The site collects primary sources, traditional commentary, and serious modern scholarship across Jewish, Islamic, Christian, Hellenistic, and Western esoteric traditions. Where a text is in the public domain we publish it. Where translation is required we name the translator and the license. Nothing is presented without provenance.
Editorial law
Three tiers govern every page on the site.
- Canonical -- primary texts, traditional commentary, named scholarly editions. Cited with provenance. The reference layer.
- Reception -- serious modern scholarship and philosophical bridge work (Scholem, Corbin, Idel, Faivre, Hanegraaff, Wasserstrom). Distinguished from canonical so that scholarly synthesis is not confused with traditional source.

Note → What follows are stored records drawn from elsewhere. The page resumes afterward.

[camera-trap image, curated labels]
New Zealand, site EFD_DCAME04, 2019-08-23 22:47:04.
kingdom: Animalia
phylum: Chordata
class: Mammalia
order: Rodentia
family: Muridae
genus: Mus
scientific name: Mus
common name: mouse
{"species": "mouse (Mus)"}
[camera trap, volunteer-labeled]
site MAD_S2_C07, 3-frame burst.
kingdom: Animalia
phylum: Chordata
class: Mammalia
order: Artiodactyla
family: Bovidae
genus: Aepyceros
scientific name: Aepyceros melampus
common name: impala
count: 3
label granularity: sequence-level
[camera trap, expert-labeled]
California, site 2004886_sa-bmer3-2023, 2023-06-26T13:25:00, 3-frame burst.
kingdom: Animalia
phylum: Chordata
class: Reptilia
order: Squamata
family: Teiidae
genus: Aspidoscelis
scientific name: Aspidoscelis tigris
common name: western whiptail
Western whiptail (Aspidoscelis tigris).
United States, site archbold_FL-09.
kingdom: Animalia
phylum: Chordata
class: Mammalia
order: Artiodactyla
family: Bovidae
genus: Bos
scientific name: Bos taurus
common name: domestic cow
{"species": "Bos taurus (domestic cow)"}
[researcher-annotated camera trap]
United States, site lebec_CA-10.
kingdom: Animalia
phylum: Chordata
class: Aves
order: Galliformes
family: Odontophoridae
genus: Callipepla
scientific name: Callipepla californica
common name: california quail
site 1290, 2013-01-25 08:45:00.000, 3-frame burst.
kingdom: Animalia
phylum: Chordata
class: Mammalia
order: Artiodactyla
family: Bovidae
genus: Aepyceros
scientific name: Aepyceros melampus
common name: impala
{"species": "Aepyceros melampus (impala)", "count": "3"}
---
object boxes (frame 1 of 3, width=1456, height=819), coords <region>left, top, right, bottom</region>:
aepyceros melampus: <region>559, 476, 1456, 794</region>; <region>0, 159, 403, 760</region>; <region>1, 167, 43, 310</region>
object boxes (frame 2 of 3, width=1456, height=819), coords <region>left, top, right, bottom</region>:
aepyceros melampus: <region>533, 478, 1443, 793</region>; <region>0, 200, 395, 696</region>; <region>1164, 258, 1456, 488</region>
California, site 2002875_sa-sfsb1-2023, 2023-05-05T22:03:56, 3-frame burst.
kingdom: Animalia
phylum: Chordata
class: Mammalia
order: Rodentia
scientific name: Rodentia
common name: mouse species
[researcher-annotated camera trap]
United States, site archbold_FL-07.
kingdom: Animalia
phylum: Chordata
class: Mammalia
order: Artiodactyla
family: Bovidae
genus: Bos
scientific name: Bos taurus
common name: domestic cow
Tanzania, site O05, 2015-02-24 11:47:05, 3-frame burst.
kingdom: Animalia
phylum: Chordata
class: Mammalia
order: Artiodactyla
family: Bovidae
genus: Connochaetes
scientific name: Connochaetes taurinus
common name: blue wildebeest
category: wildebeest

- Containment -- folk reception, modern occult orders, contemporary
fringe and "schizo" exegesis, AI-generated grimoire material. Indexed and available,
never authoritative. Lives on its own subdomain (
fringe.hekhal.org) when that wing opens.
A canonical page never cites containment. Containment may cite canonical. The asymmetry is the central editorial discipline of the project.
What this is not
Not a devotional site. Not an order, school, or initiatory body. Not a marketplace of practices. Not a place to argue cosmology. The texts are presented for reading and study; what readers do with them is their own affair.
Contributing
Hekhal is open source. Contribution standards, citation norms, and tier boundaries will be documented as the project grows. Translations must be public-domain or commissioned under a free license.